WHAT IS BEING ASKED
Copy the data below verbatim, from the line with "What is the spatial" up to and including the line with "Looking at this".

START

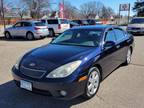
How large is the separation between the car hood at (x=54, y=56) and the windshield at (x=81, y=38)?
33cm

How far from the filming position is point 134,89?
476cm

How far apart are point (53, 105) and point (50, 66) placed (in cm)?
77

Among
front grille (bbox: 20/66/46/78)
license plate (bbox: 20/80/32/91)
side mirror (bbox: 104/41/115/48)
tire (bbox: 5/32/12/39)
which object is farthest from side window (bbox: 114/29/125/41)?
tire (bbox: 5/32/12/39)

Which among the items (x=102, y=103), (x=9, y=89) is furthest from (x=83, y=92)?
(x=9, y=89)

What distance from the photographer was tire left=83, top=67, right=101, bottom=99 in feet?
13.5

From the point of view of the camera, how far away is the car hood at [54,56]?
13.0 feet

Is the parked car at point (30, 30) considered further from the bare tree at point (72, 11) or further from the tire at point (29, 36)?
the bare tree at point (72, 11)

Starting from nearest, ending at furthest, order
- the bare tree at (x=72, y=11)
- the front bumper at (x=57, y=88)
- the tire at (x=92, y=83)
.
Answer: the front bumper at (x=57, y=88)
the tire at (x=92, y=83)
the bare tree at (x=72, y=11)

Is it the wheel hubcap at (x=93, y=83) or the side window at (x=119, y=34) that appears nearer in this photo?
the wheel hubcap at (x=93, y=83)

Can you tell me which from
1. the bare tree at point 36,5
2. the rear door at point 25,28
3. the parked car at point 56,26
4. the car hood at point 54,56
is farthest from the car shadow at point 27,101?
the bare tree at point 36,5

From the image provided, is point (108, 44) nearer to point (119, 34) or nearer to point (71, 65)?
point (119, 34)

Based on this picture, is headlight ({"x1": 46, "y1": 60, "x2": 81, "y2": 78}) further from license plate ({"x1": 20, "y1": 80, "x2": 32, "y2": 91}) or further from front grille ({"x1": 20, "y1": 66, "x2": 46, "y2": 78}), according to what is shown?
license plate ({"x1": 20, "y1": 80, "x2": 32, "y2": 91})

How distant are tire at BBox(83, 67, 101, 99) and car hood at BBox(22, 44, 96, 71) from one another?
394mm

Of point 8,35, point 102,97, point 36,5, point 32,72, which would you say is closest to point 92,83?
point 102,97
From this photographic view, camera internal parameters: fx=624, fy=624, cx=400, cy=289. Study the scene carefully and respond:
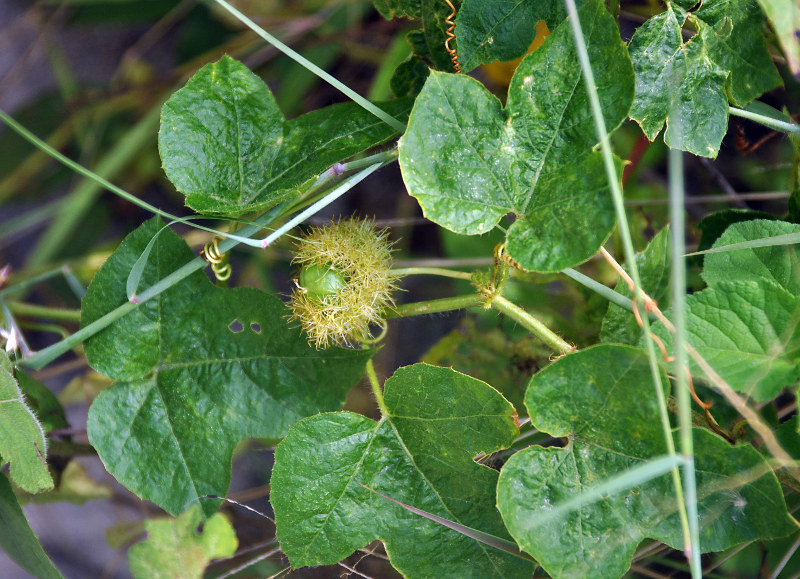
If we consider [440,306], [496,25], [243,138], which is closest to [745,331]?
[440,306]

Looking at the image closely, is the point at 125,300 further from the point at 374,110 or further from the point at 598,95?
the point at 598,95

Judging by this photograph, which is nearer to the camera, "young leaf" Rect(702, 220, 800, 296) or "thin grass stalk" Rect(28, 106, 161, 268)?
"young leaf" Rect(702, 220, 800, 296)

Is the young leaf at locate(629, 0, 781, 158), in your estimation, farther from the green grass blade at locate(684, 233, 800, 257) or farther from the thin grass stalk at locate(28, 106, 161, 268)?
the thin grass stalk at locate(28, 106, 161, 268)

END
START

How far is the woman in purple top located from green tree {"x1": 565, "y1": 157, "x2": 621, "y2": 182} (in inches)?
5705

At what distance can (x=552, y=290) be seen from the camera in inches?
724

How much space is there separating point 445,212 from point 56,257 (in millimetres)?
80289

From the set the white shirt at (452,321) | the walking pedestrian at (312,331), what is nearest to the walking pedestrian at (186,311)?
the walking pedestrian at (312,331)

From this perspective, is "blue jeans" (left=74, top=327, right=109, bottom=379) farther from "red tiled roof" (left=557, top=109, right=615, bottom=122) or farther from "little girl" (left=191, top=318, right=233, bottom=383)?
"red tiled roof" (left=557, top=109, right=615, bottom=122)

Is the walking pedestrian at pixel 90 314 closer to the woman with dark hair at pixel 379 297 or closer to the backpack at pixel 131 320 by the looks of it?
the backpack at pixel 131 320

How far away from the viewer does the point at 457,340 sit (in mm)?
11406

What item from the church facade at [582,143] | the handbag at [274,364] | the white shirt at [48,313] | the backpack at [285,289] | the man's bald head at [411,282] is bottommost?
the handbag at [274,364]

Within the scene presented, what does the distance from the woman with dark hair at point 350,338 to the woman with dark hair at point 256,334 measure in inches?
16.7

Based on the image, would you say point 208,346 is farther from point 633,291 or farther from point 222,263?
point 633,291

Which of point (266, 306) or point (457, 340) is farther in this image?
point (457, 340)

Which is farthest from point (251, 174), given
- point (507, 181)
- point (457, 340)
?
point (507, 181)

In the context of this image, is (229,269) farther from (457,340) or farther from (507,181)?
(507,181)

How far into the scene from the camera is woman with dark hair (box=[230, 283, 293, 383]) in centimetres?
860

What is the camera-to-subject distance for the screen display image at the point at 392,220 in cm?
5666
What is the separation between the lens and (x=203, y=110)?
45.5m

END
START

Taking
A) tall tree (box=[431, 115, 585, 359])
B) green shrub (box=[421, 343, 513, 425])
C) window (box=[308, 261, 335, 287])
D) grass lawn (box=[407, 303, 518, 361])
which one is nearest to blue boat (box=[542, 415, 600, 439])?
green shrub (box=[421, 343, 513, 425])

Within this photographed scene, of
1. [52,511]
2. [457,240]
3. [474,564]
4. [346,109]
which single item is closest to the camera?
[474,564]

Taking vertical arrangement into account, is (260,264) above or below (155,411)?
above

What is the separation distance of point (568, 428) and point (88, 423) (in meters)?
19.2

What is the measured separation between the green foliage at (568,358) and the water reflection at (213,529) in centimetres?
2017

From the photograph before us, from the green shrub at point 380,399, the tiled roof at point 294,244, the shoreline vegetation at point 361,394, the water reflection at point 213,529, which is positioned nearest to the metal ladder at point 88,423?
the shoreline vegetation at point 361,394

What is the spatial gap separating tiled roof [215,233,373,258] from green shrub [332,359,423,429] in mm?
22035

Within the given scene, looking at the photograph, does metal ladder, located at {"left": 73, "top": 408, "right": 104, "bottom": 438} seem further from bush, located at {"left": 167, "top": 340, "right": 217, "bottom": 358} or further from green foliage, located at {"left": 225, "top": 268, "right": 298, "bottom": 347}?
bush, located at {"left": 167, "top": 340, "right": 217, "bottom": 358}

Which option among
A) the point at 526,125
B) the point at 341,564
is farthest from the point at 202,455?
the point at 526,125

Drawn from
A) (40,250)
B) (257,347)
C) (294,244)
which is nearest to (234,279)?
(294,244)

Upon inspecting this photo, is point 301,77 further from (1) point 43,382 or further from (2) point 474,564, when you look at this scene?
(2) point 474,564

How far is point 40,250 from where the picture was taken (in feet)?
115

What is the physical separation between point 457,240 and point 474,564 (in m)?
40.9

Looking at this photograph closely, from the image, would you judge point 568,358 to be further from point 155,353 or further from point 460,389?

END

ANSWER TO THE PROBLEM
What is the spatial gap separating tiled roof [215,233,373,258] from green shrub [332,359,423,429] in mm?
22035

Within the given scene, looking at the photograph, does metal ladder, located at {"left": 73, "top": 408, "right": 104, "bottom": 438} seem further from bush, located at {"left": 167, "top": 340, "right": 217, "bottom": 358} or further from green foliage, located at {"left": 225, "top": 268, "right": 298, "bottom": 347}?
bush, located at {"left": 167, "top": 340, "right": 217, "bottom": 358}

Which option among
A) the point at 526,125
B) the point at 341,564
is farthest from the point at 202,455?
the point at 526,125

Drawn from
A) (40,250)
B) (257,347)
C) (294,244)
which is nearest to (234,279)?
(294,244)

Upon inspecting this photo, is point 301,77 further from (1) point 43,382 or further from (2) point 474,564, when you look at this scene?
(2) point 474,564

How far is point 40,250 from where the picture was taken (in feet)?
115

What is the physical separation between point 457,240 and point 474,564 (in m)?
40.9

Looking at this photograph closely, from the image, would you judge point 568,358 to be further from point 155,353 or further from point 460,389?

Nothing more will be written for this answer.